# vLLM Direct Inference Demo

This notebook demonstrates how to use vLLM for direct offline inference without Docker.

## ⚠️ Important Limitations

**This notebook is for individual experimentation only:**
- **Single User**: The model is tied to your Python kernel
- **Not Shared**: Other team members cannot access it
- **Resource Intensive**: Requires dedicated GPU memory per user
- **Not Recommended for Teams**: Use `vllm_demo.ipynb` with Docker server for team collaboration

## Prerequisites

1. Install vLLM and dependencies:
   ```bash
   ./install.sh
   ```


In [None]:
import logging
from vllm import LLM, SamplingParams
import json

# Set up logging
logging.basicConfig(level=logging.INFO)
logger = logging.getLogger(__name__)

## Initialize vLLM for Direct Inference

We'll use vLLM's direct inference capabilities for offline batch processing, which is more efficient than running a separate server.


In [None]:
# Initialize vLLM for direct inference
print("Initializing vLLM model...")
llm = LLM(
    model="Qwen/Qwen2.5-1.5B-Instruct",
    trust_remote_code=True,
    max_model_len=4096,
    gpu_memory_utilization=0.8
)

# Set up sampling parameters
sampling_params = SamplingParams(
    temperature=0.7,
    top_p=0.9,
    max_tokens=1024
)

print("vLLM model loaded successfully!")
print(f"Model: Qwen/Qwen2.5-1.5B-Instruct")
print(f"Max model length: 4096 tokens")
print(f"GPU memory utilization: 80%")

## Single Completion Example

Generate a single completion using vLLM's direct inference.

In [None]:
# Generate a single completion using vLLM
prompt = "What is the role of proteins in biological systems?"

print(f"Prompt: {prompt}")
print("\nGenerating completion...")

# Generate completion using vLLM
outputs = llm.generate([prompt], sampling_params)
output = outputs[0]

# Extract the text from the response
completion_text = output.outputs[0].text
tokens_used = len(output.outputs[0].token_ids)

print(f"\nCompletion: {completion_text}")
print(f"\nTokens used: {tokens_used}")
print(f"Finish reason: {output.outputs[0].finish_reason}")
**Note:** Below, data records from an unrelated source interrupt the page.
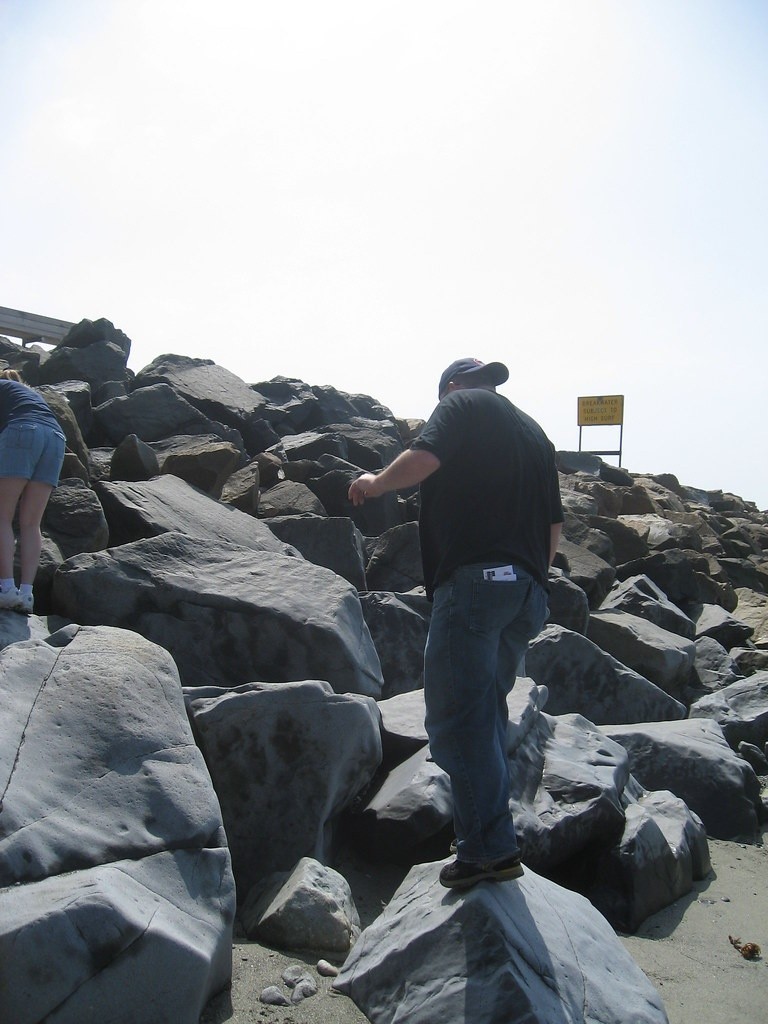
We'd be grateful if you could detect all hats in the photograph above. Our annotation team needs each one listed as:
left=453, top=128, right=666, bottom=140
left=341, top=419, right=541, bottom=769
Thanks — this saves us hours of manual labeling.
left=438, top=357, right=509, bottom=401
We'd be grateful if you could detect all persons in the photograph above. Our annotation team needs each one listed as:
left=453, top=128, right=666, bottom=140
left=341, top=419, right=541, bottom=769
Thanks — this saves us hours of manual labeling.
left=349, top=357, right=565, bottom=889
left=0, top=368, right=67, bottom=615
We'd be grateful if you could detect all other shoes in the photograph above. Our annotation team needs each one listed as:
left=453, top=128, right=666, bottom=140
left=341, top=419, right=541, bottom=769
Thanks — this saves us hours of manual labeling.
left=0, top=587, right=23, bottom=609
left=12, top=593, right=34, bottom=613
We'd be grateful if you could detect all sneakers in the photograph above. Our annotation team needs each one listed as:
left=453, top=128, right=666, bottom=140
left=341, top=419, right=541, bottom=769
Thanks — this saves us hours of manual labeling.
left=450, top=839, right=457, bottom=854
left=439, top=848, right=524, bottom=888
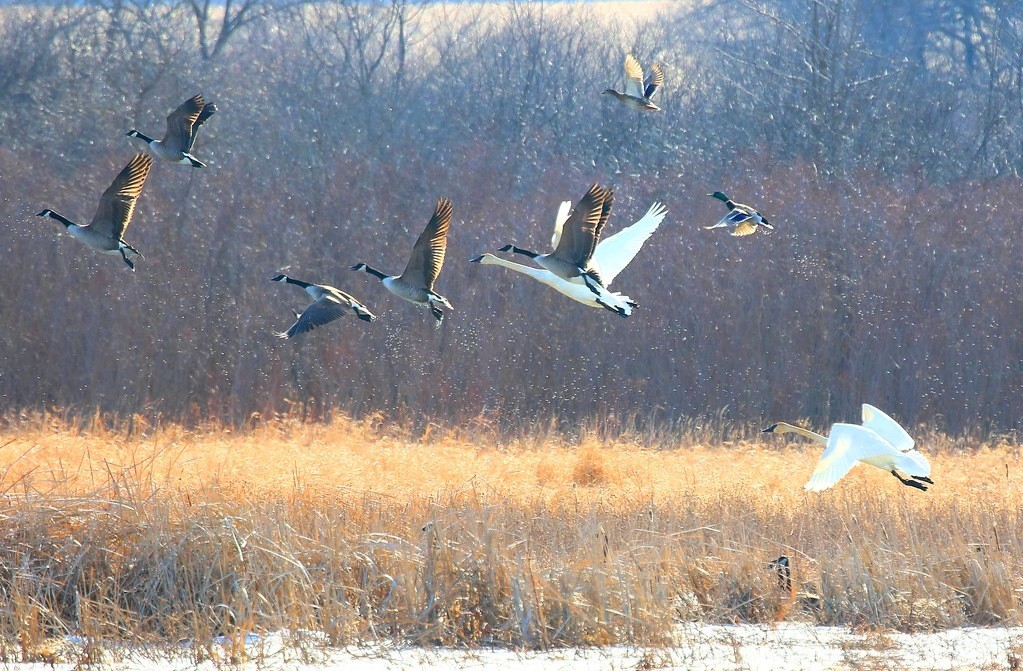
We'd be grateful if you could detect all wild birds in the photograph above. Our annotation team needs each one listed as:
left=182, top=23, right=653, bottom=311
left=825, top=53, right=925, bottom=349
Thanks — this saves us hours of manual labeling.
left=468, top=182, right=669, bottom=318
left=770, top=556, right=821, bottom=613
left=270, top=274, right=377, bottom=339
left=34, top=153, right=153, bottom=271
left=349, top=195, right=454, bottom=321
left=600, top=53, right=663, bottom=111
left=762, top=403, right=934, bottom=492
left=702, top=191, right=774, bottom=237
left=125, top=92, right=219, bottom=169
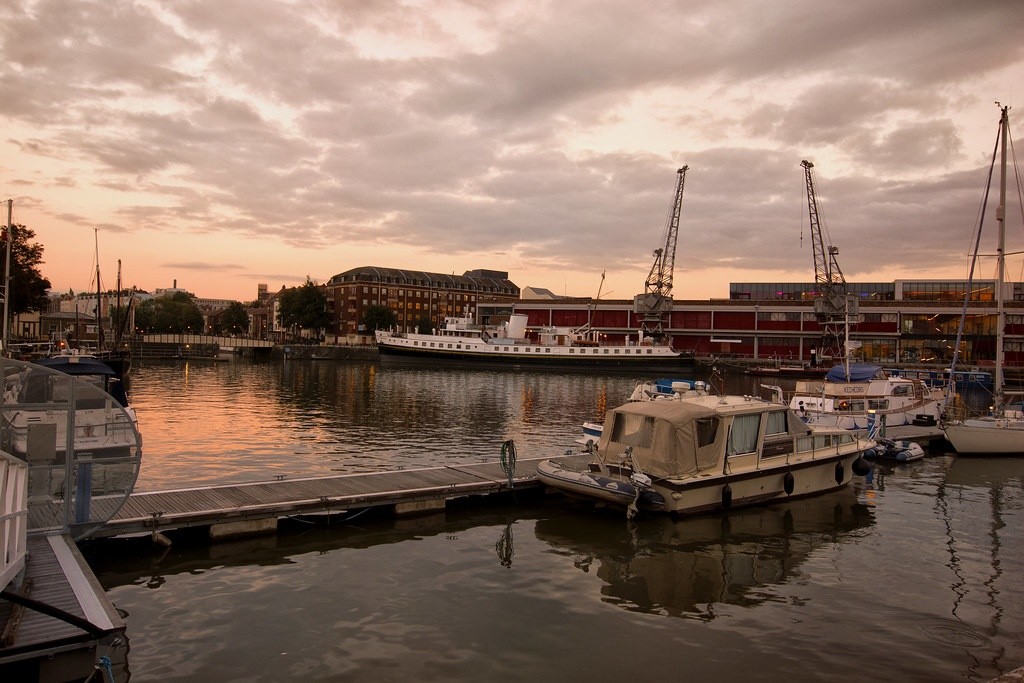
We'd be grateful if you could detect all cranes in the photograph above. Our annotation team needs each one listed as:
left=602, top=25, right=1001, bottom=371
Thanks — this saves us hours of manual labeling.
left=636, top=164, right=688, bottom=346
left=800, top=159, right=863, bottom=365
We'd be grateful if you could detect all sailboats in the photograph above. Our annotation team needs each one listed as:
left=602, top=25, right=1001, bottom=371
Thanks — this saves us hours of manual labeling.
left=52, top=228, right=134, bottom=379
left=936, top=103, right=1024, bottom=456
## Batch Processing Example

vLLM excels at batch processing - running multiple prompts at once is much more efficient and faster.

In [None]:
# Generate completions for multiple prompts
prompts = [
    "Explain the process of DNA replication.",
    "What are the main functions of mitochondria?",
    "How do enzymes work in biological reactions?"
]

print("Generating batch completions...")
print(f"Processing {len(prompts)} prompts\n")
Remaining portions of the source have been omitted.